[List of tasks]:
A – Answer these questions from the text on Google and paying for news, one per line and marked (i), (ii), (iii):
(i) In January, what did Google threaten to do in Australia?
(ii) Who is Google Australia's managing director?
(iii) How much per year is Google's deal with Nine Entertainment worth?
B – Can you sum up the text on Google and paying for news in two sentences?

[Text shown]:
Not long ago, technology giant Google had some harsh threats for Australia: in January, as that country moved forward to pass legislation forcing Google and other social media giants to pay for news content, Google threatened to pull its search engine out of the country altogether.

Australia’s legislation would have required Google — and others — to go through mediated negotiations to settle on a value of news content.

At Australian Senate hearings into the new law, Google Australia’s managing director Mel Silva said, “If this version of the code were to become law, it would give us no real choice but to stop making Google Search available in Australia.”

(That’s the stick part. But it’s far from the end of the story.)

Canada’s on the edge of putting together its own law requiring social media and digital giants to pay for the work they piggyback their own paid advertising on.

In other countries that have threatened legislation, like France, Google has already settled with media outlets, agreeing to pay for the content that Google uses to sell advertising.

And in Australia, things now seem to be going the same way: as the bill passed the Australian House of Representatives and seemed poised to pass the Senate, Google started making a stream of deals with Australian news media companies, including a $30-million-a-year deal with Australia’s largest media conglomerate, Nine Entertainment. Other massive media agencies, like News Corp., with operations in Britain, the U.S. and Australia, have announced they are signing deals with Google.

[Collected material]:
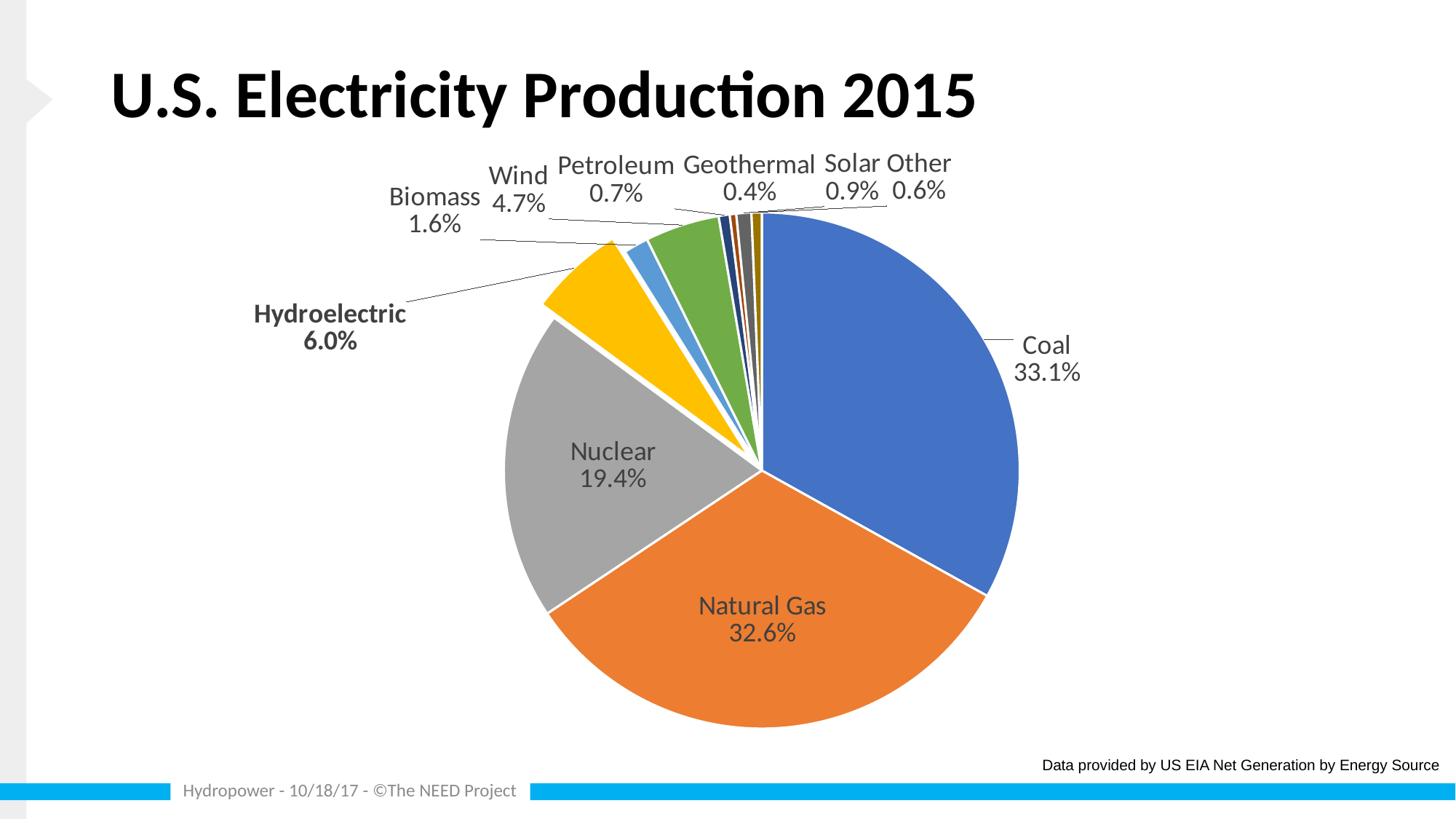
How many energy sources are shown in the pie chart? 10 What share of U.S. electricity production in 2015 came from Nuclear? 19.4% What share of U.S. electricity production in 2015 came from Coal? 33.1% Which energy source has the smallest share of U.S. electricity production in 2015? Geothermal What kind of chart is shown on the slide? Pie chart What is the title of the chart on the slide? U.S. Electricity Production 2015 What share of U.S. electricity production in 2015 came from Geothermal? 0.4% Which has a larger share, Solar or Petroleum? Solar What share of U.S. electricity production in 2015 came from Hydroelectric? 6.0% What is the difference in percentage points between the Coal and Natural Gas shares? 0.5 Which energy source has the largest share of U.S. electricity production in 2015? Coal Which has a larger share, Wind or Biomass? Wind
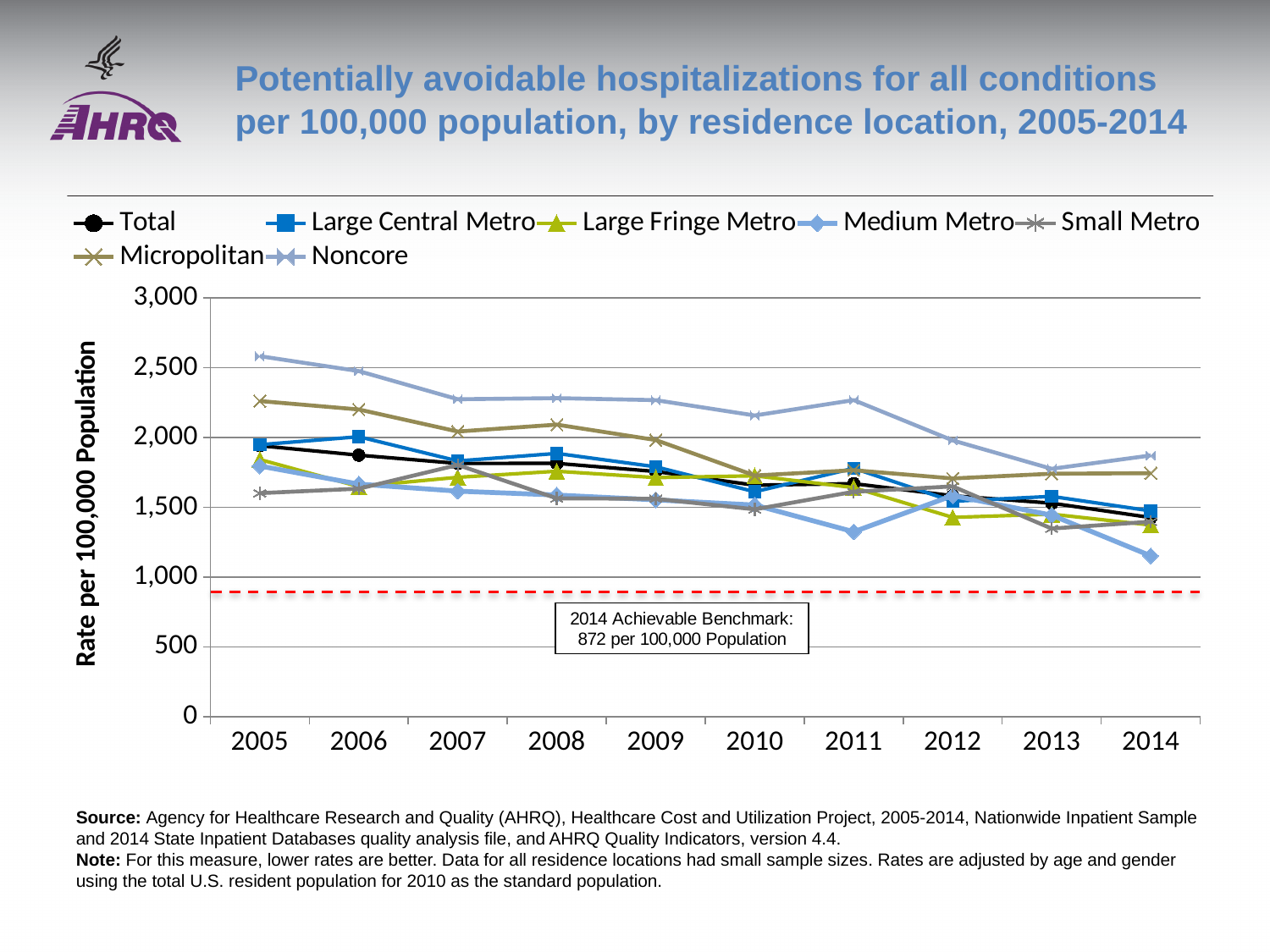
In 2005, which was larger: the Noncore rate or the Micropolitan rate? Noncore Which residence location had the lowest rate in 2014? Medium Metro How many series does the legend list? 7 What kind of chart is shown on the slide? line chart Is the Medium Metro rate in 2014 greater or less than 1,500? less Which residence location had the highest rate in 2014? Noncore Which residence location had the highest rate in 2005? Noncore Does the Noncore rate rise or fall from 2005 to 2014? fall Is the Noncore rate in 2005 greater or less than 2,000? greater Is the Total rate in 2014 greater or less than 1,500? less What is the 2014 achievable benchmark shown on the chart? 872 per 100,000 Population How many years are plotted along the x axis? 10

[Task responses]:
A –
(i) Pull its search engine out of Australia altogether.
(ii) Mel Silva.
(iii) $30 million a year.

B – When Australia moved to pass legislation forcing Google and other social media giants to pay for news content, Google threatened to pull its search engine out of the country. As the bill advanced, though, Google began making deals with Australian news media companies, including a $30-million-a-year deal with Nine Entertainment, much as it had already settled with media outlets in France.